Step 3. Adjust the dialnorm value in your encoder to match long-term average dialogue level found in step 2.

Step 4. Set the dialnorm value for each simulcast channel/service based on measured speech levels from step 2.

Beware: Do not trust that the simulcast encoder’s default dialnorm value is correct for each of your services. And note that audio encoder input level adjustments may not be necessary–and only adjustments to the dialnorm value are needed.


AD-INSERTION ENCODER PROVISIONING:

Step 1. Always measure the speech level in the digital domain only.

  • Okay to measure PCM audio at encoder input if available.
  • Dolby Digital (AC-3) stream at STB digital output. (Preferred**)
  • Use “infinite” mode for all measurements (make sure you “reset” the measurement device for each program being encoded).
  • For advertisements, measure (integrate) the speech level over the entire program.
  • For long-form content (VOD programs), measure (integrate) the speech level over the entire program. However, shorter measurement periods can be used (as long as the section(s) you are measuring are representative of the entire program).

Step 2. Adjust dialnorm value in encoder to match long-term dialogue level.

  • Remember, encoder input level adjustments may not be necessary–and only adjustments to the dialnorm value are needed.

Step 3. Utilize a dynamic range compression profile.

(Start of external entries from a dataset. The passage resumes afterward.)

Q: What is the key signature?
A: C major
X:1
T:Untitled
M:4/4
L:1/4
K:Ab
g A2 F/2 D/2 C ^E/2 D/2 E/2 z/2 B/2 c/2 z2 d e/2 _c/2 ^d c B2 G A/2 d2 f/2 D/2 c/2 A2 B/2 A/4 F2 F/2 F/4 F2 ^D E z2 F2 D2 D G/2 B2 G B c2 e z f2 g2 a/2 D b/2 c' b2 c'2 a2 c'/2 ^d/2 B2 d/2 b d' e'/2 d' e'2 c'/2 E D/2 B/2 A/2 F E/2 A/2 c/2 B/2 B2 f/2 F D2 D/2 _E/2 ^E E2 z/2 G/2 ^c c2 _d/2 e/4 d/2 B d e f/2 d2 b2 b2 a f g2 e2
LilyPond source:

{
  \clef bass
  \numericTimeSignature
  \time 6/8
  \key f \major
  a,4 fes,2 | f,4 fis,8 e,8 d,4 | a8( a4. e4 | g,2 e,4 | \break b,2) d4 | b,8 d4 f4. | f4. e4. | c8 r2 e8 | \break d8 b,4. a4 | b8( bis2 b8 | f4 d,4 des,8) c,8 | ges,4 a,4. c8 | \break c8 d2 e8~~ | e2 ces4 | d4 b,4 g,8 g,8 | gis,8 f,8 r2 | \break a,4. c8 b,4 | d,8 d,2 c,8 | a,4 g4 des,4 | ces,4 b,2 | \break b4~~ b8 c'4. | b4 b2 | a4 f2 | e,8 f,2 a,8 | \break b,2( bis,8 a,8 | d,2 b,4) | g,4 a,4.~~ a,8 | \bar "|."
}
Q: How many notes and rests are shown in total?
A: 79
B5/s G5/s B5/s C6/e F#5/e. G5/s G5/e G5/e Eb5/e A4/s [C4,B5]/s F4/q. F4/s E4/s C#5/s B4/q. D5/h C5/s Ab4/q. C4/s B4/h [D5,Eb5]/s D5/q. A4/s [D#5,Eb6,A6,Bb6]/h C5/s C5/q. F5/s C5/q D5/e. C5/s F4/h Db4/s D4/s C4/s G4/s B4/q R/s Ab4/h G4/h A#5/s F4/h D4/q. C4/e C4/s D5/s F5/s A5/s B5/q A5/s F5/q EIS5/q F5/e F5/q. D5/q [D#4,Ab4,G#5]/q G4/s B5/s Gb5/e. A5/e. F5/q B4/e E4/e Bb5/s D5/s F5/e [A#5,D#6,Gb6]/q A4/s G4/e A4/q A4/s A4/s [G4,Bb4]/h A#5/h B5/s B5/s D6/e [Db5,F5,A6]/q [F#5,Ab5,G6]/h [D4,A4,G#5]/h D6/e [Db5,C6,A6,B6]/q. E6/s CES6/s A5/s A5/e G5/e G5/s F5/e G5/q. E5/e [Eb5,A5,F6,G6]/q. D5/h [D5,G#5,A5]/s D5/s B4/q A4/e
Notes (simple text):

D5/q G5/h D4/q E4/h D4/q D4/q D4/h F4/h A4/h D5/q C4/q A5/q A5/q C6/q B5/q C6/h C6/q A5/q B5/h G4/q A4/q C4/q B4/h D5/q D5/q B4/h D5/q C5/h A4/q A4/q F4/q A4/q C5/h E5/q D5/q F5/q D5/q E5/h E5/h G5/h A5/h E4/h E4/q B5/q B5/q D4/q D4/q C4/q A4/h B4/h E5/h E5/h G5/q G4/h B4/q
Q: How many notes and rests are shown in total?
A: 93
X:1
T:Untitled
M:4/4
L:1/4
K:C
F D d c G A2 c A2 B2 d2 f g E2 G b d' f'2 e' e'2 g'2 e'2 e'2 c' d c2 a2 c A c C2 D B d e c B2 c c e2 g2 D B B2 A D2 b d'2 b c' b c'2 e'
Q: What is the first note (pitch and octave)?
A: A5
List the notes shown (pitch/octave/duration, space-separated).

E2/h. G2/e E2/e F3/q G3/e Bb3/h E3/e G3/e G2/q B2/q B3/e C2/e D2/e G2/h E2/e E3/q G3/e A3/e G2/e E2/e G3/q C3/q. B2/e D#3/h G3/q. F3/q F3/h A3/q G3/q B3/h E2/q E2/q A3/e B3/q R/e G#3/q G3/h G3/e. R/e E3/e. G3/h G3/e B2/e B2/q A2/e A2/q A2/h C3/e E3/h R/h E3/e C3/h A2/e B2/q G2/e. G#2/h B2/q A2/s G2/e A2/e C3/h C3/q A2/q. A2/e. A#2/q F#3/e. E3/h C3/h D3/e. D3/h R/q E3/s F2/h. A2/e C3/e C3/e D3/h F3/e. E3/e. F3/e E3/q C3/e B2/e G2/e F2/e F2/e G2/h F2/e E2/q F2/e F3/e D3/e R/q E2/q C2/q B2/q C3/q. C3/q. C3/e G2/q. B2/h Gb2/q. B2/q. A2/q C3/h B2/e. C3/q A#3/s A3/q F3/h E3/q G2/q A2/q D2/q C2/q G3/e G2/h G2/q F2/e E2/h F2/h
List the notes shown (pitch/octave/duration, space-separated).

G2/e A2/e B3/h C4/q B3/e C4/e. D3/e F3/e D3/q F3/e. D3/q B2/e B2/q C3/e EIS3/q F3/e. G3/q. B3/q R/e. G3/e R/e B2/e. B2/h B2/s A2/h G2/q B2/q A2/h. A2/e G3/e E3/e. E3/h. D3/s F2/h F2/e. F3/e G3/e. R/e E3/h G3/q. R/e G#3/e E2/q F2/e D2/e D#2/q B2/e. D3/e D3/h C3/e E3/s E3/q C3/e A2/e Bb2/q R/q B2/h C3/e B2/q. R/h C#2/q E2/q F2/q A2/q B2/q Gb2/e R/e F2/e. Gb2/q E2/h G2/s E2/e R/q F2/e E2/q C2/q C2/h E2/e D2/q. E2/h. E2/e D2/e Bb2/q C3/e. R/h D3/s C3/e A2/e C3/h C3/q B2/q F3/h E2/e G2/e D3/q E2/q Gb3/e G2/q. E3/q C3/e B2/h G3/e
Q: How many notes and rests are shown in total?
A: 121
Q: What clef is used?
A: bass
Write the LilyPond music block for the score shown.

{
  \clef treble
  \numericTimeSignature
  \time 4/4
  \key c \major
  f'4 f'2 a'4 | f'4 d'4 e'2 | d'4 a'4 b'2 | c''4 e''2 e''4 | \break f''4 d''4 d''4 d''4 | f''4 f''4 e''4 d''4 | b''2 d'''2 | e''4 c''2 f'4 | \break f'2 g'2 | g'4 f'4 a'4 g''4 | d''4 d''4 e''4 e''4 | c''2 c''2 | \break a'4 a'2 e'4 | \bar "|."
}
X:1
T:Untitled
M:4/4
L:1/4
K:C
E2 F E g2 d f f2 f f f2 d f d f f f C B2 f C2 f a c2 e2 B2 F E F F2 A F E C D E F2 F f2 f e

  • Select a dynamic range compression (DRC) profile: Film Standard, etc. (Note: Film Standard is the most common profile used in practice.)
    Beware: Do not trust that the default dialnorm value (in your encoder) is correct for each spot you encode.


ANALOG TIER:

Step 1. Set all STBs to default to RF mode since most, if not all, have an RF remodulated output.

Step 2. Adjust all analog modulators such that the level of dialogue averages~-17 dBr Leq(A) on the plant.

  • Where 0 dBr = 100% modulation (25 kHz peak deviation).
  • All measurements must be taken directly off the combined RF plant, not the channel 3/4 remod output or baseband audio outputs.
  • Note: I have found that some AGCs are very aggressive and can pull the speech level up too much (i.e. well above -17 dBr). Therefore many systems have disabled the AGC and have gone to manual mode.
  • Use a short-term measurement mode while making adjustments.


ADDITIONAL GUIDANCE:

• If your measurement device allows you to automatically “Surf” and log speech loudness values across channels, I suggest “surfing” in~six-channel blocks dwelling for 1 minute on each channel in the six-channel block. This yields~10 measurements per hour and will provide you with good data density.

• Once your analysis is complete, analyze the data to determine the best corrective action for the channel(s) in question. This could be a simple gain change in the modulator, if the channel is consistent from measurement to measurement.

* Infinite measurement mode computes the loudness over the entire measurement period– which is controlled by the user via the measurement “reset” and “pause” controls.